* Trecho da fonte
O ambiente regulatório para apostas e apostas de quota fixa no Brasil evoluiu exponencialmente e uma discussão específica surgiu e ganhou força nos últimos anos: como serão abordadas as questões de territorialidade entre competência Federal x Estadual? Após a decisão do Supremo Tribunal Federal em 2020, que declarou inconstitucional o monopólio de exploração de modalidades lotéricas reservadas ao Governo Federal, tem havido um debate sobre como regular a atividade, especialmente aquelas que operam em ambiente virtual, para garantir um mercado justo e competitivo.
As loterias dos estados do Paraná e do Rio de Janeiro estão atualmente em conflito entre si e com o Governo Federal pela imposição de limites territoriais às suas atividades. O Ministério Federal da Fazenda interveio no assunto. Além das divergências entre os entes federais e estaduais, a discussão agora envolve também as loterias municipais.
UM POUCO DE HISTÓRIA
Em 2018, foi promulgada a Lei Federal 13756 que autorizou a exploração de apostas esportivas de quota fixa como modalidade lotérica. Foi concedido ao Governo Federal um prazo de dois anos, prorrogável por mais dois anos, para regulamentar a lei e lançar o mercado. Porém, até o prazo estipulado de 2022, nenhuma regulamentação federal havia sido estabelecida. Mesmo assim, o mercado e a indústria de apostas esportivas já haviam ganhado força no país. Isto ficou evidente através da publicidade e do patrocínio de atividades de apostas e jogos, e da conhecida presença ativa de plataformas de apostas offshore.
Em 2023, na sequência de uma mudança na liderança governamental, a regulamentação das apostas esportivas de quota fixa foi considerada uma questão de alta prioridade, especialmente por razões de arrecadação de impostos. Para abordar questões regulatórias, o Governo apresentou o Projeto de Lei 3626 na Câmara dos Deputados, cobrindo os assuntos mais urgentes, como custos de solicitação de licença, questões tributárias, proibições, obrigações e temas de fiscalização, entre outros.

* Dados exibidos
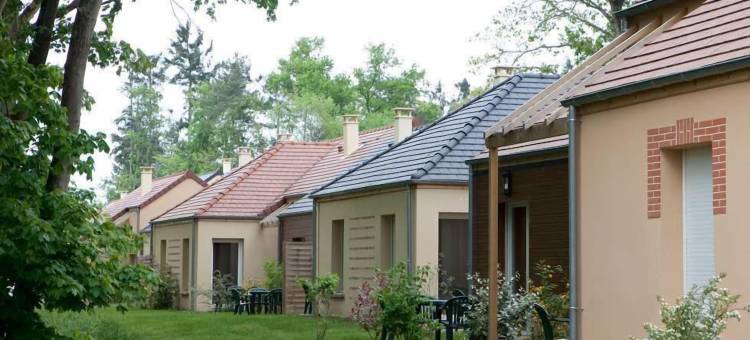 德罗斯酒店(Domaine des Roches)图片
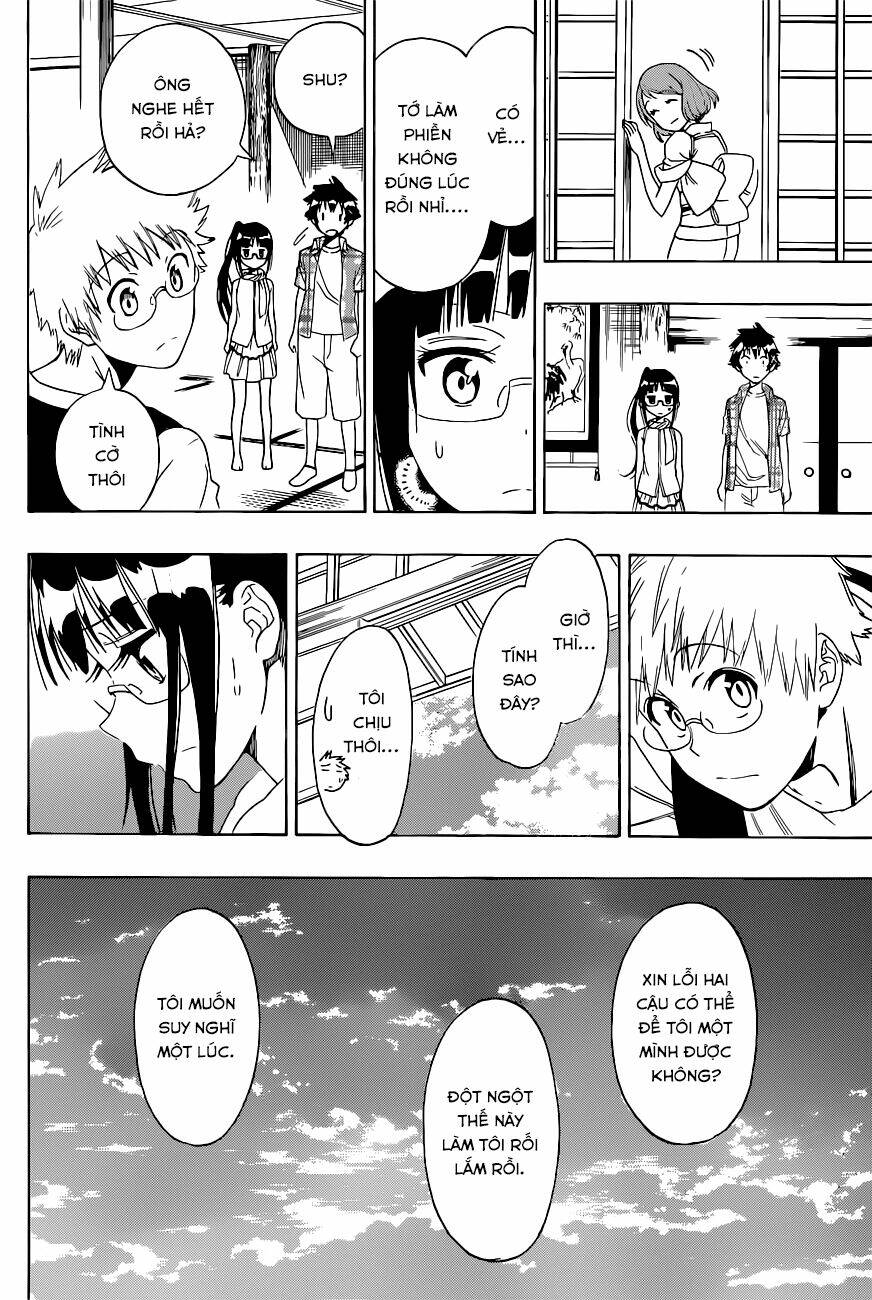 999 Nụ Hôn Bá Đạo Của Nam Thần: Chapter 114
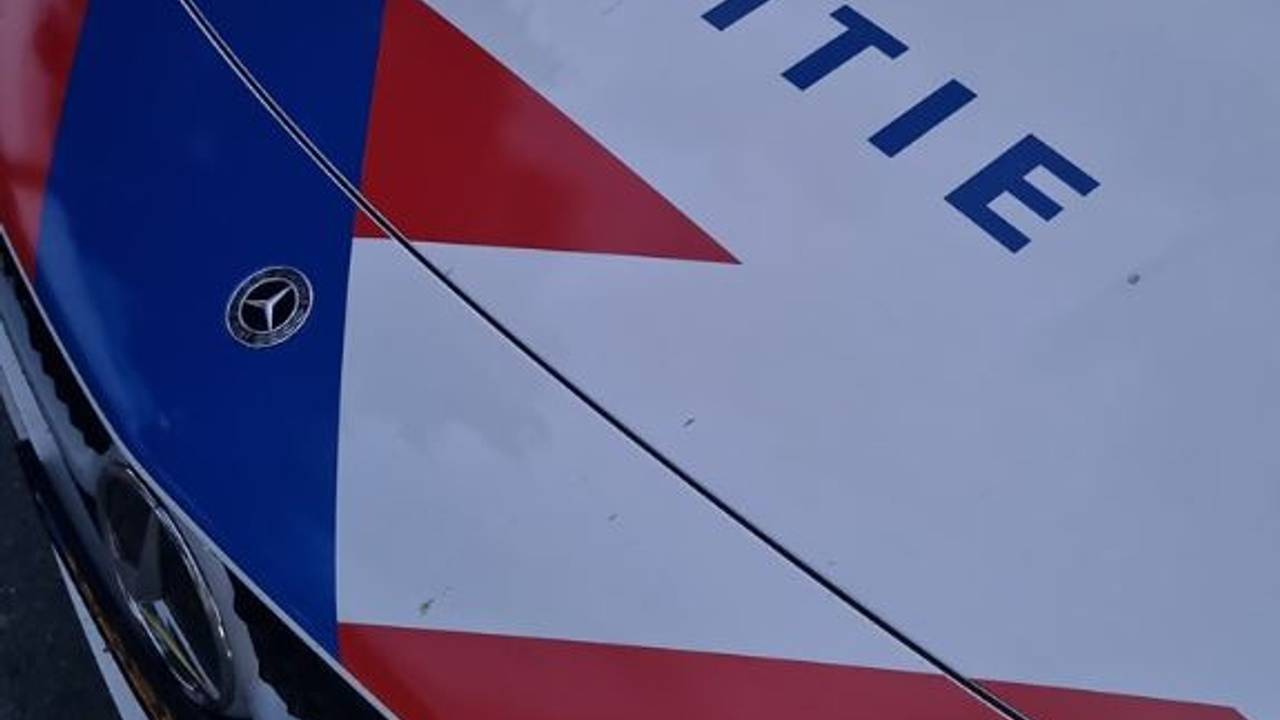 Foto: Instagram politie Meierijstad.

* Tarefa 1
No texto sobre a regulação das apostas no Brasil, qual lei federal de 2018 autorizou as apostas esportivas de quota fixa como modalidade lotérica?
* Tarefa 2
Prossiga com o texto sobre a regulação das apostas no Brasil a partir de onde ele termina.

* Resposta 1
A Lei Federal 13756.

* Resposta 2
Já em dezembro de 2023, o Projeto de Lei 3626 foi aprovado e subsequentemente transformado em Lei 14790/23. Durante as discussões finais na Câmara dos Deputados, os jogos online também foram incluídos como modalidade lotérica e autorizados a serem oferecidos em formato de quota fixa.
Atualmente, o Governo Federal trabalha na publicação das portarias necessárias para regulamentar assuntos secundários, como publicidade, processos de licenciamento, credenciamento de meios de pagamento e certificação de laboratórios.
Entretanto, estima-se que a falta de iniciativa coesa do Governo Federal na abordagem de questões regulatórias entre 2018 e 2022 resultou em uma perda significativa para os cofres públicos, no valor de bilhões de reais (BRL) por ano. Além disso, levou ao desenvolvimento de um mercado instável que contribuiu ainda mais para vários escândalos de manipulação de resultados que surgiram nos anos seguintes. Não é de surpreender que cada Estado tenha tomado a iniciativa de regular os seus próprios mercados.
DISTINÇÕES TERMINOLÓGICAS, EXPLORAÇÃO E PORTARIAS
Para compreender o desenvolvimento da discussão, faz-se necessária uma explicação terminológica. Em 2018, a promulgação da Lei 13756 autorizou a exploração de apostas esportivas de quota-fixa sob modalidade lotérica. A modalidade lotérica é entendida como o arcabouço normativo que permite à uma entidade da Administração Pública criar um produto lotérico. Por exemplo, as modalidades lotéricas de prognóstico numérico, prognóstico esportivo, loteria de bilhete, etc. Os produtos lotéricos são definidos e entendidos diante da comercialização de uma modalidade lotérica. Em exemplo, a modalidade lotérica de prognóstico numérico oferece diversos produtos lotéricos, como a Mega-Sena, Dupla-Sena, Lotomania, etc.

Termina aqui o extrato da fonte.